火災調査に関する紛争について、「ほのお」97年2号に引き続き解説する。なお、意見にわたる部分は、筆者の個人的見解である。

 

事例3、文書送付の嘱託

『事例内容』

隣家Yの失火により類焼した家の所有者Xが、Yを被告として損害賠償請求をしている訴訟事件で、裁判所より「火災調査書類一式」の文書送付の嘱託が、A市消防署長に対してなされた。消防署長は、それに応じなければならないか。

『解説』

1 文書送付の嘱託

裁判所から、事例のような私人間の民事事件に関して、火災調査書類一式の文書送付の嘱託がなされる場合がある。

文書送付の嘱託は、裁判所が「書証」(文書内容の証拠)とすることができる文書について、その文書の所持者にその提出を依頼することである。現行民事訴訟法319条の規定により、民事裁判の当事者が、文書の所持者に対して、裁判所に文書の送付をしてもらうよう申立てることができ、その申立を裁判所が裁判のために必要であると判断すると、文書の所持者に嘱託することになる。平成8年6月26日に新しい民事訴訟法が公布され、公布の日から2年以内に施行することになっているが、新民事訴訟法では、文書送付の嘱託については、第18条に規定され、内容的には現行民事訴訟法319条と同じである。

文書送付の嘱託は、文書の所有者が文書提出義務を負っている、いないにかかわらず行うことができる。

これは、制裁を伴わない任意の提出を求めるために行われる。この文書送付の嘱託は、官公庁の所持する文書に対して多く行われ、消防当局の保管する火災調査書類についても、文書送付の嘱託が行われている。

2 文書送付の嘱託とプライバシー等の関係

そこで問題となるのは、プライバシーに触れると思われる書類又は職務上の秘密に属する文書が、火災調査書類の中に含まれている場合であっても、消防当局は、文書送付の嘱託に応じなければならないかである。
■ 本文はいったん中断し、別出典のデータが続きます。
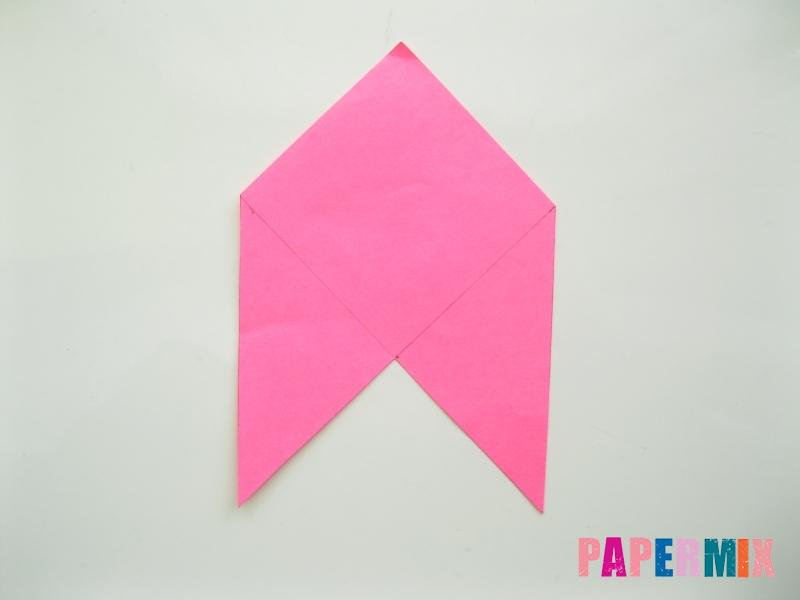 Как сделать закладку в форме зубастого монстра из бумаги - шаг 4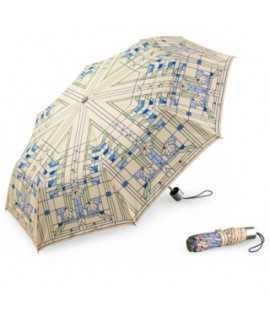 Paraigües 'Waterlilies'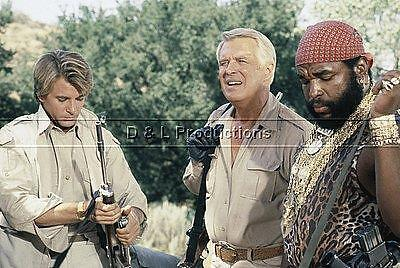 The A-Team 8x10 Photo *FREE SHIPPING* 061215-7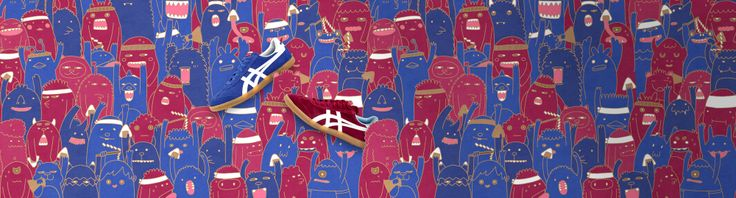 Onitsuka Tiger digital and integrated campaigns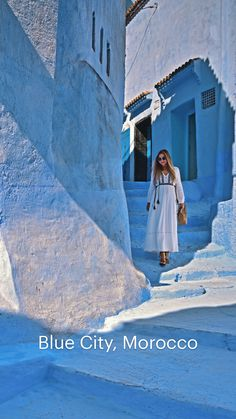 Travel Tours, Travel Destinations, Blue City Morocco, Riads In Marrakech, Morocco Fashion, England Countryside, Morocco Travel, Spain And Portugal, Beautiful Places To Travel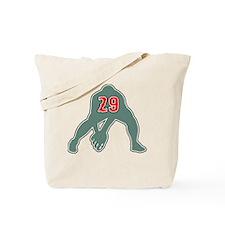 29beltre10x10 Tote Bag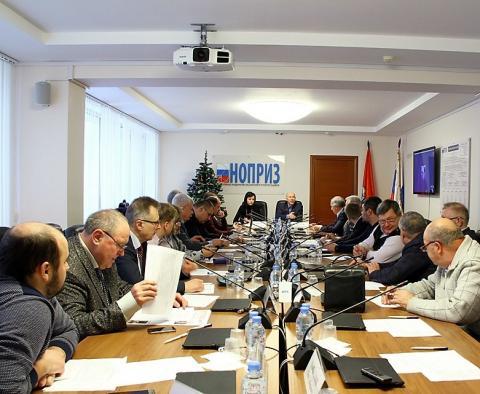 На заседании комитета НОПРИЗ рассматривали не только план работы на этот год…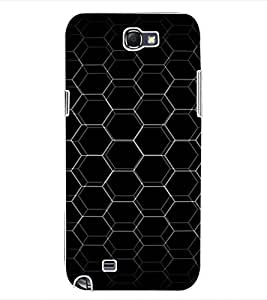ColourCraft Chamber Design Back Case Cover for SAMSUNG GALAXY NOTE 2 N7100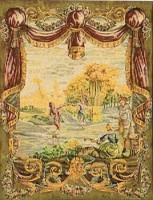 May Dance tapestry - sale wall tapestries
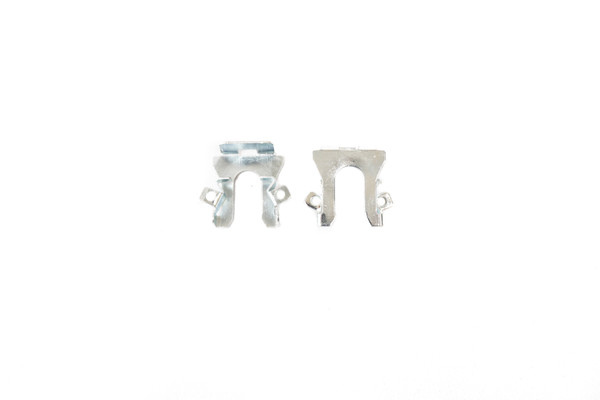 Complete Performance CP-HLRC Headlight Retainer Clips (CP-HLRC 42190)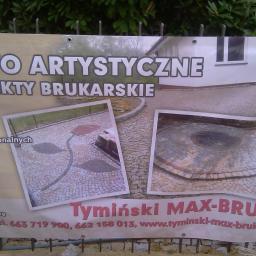 Tyminski Max-Bruk - Ogród i rośliny Wrocław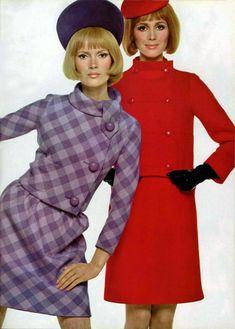 Vintage Fashion 1950s, 60s And 70s Fashion, 60 Fashion, Vintage Mode, Fashion Images, Fashion History, Retro Fashion, Trendy Fashion, Fashion Design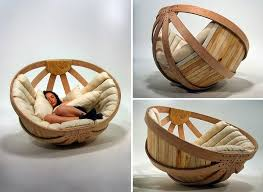 creative images furniture. creative furniture are the eye candy for every home decor which stands out from rest images u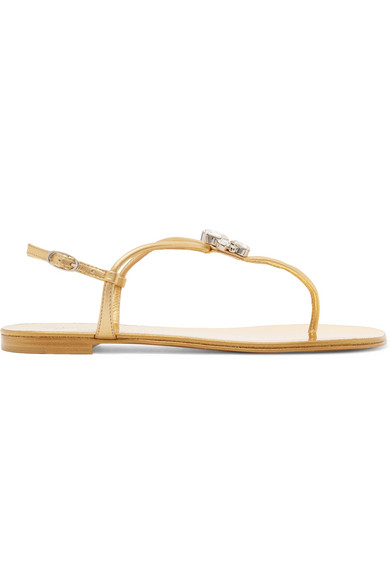 Giuseppe Zanotti Nuvorock Crystal-Embellished Metallic Leather Sandals In Gold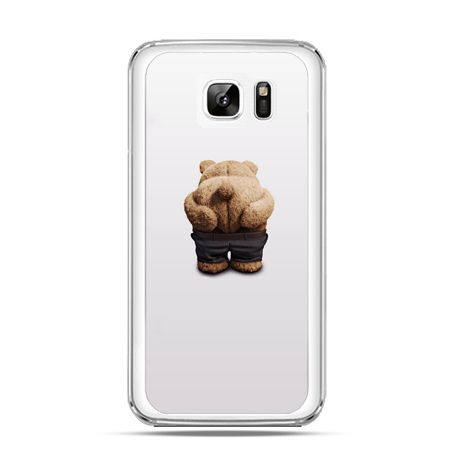 Etui na Samsung Galaxy Note 7 miś Paddington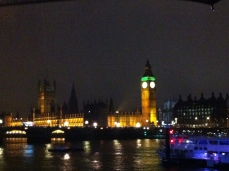Did you know Big Ben shines green?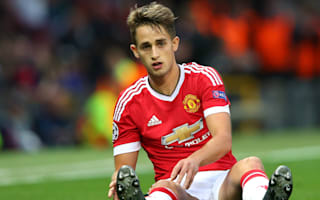 Januzaj, Varela injured in United Under-21s win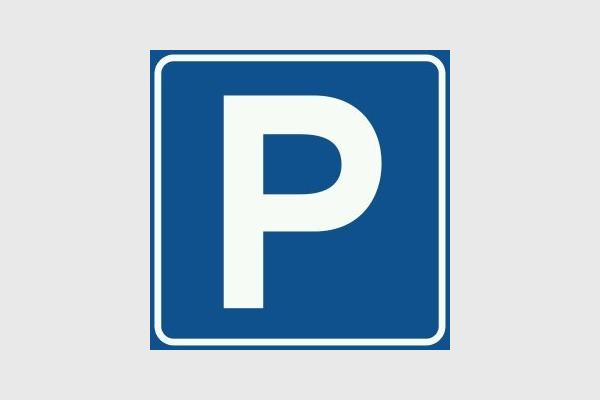 Parking Space let in Evere
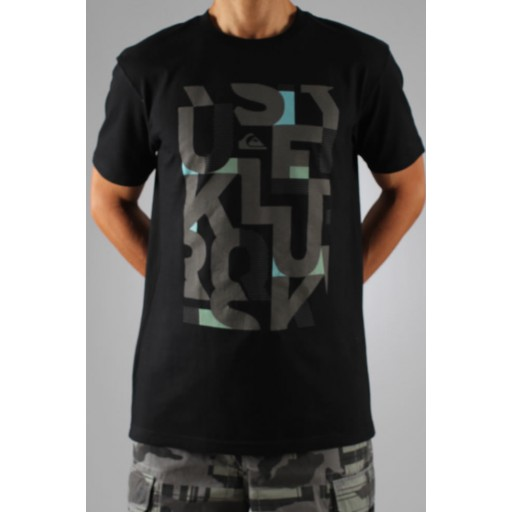 Quiksilver Snapper t shirt (Black)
文書送付の嘱託は、任意の提出を求めるために行われるものであるから、プライバシー保護の必要等や職務上の秘密に該当する書類については、文書送付の嘱託に応じなくてもよいと解する。他方において、裁判所に協力することも必要である。

そこで、火災調査書類の全てを不提出とするのではなく、右に該当する部分を除外した残りの文書を提出すればよい。

火災調査書類に対する文書送付の嘱託は、「火災調査書類一式」としてなされることが多いため、このような問題が生ずる。そこで、この問題を解決するためにどのような場合に、どの文書について、文書送付の嘱託に応じないことにするかの基準を策定すべきであろう。また、そのような配慮から、火災調査書類について、文書の編綴をどのようにしたらよいかの検討も必要であろう。

 

事例4、民事事件の証人呼出

『事例内容』

事例3、のケースで、裁判所より火災原因調査に当たった消防職員Aに対し、証人呼出の通知がきた。Aとしては、どう対応したらよいか。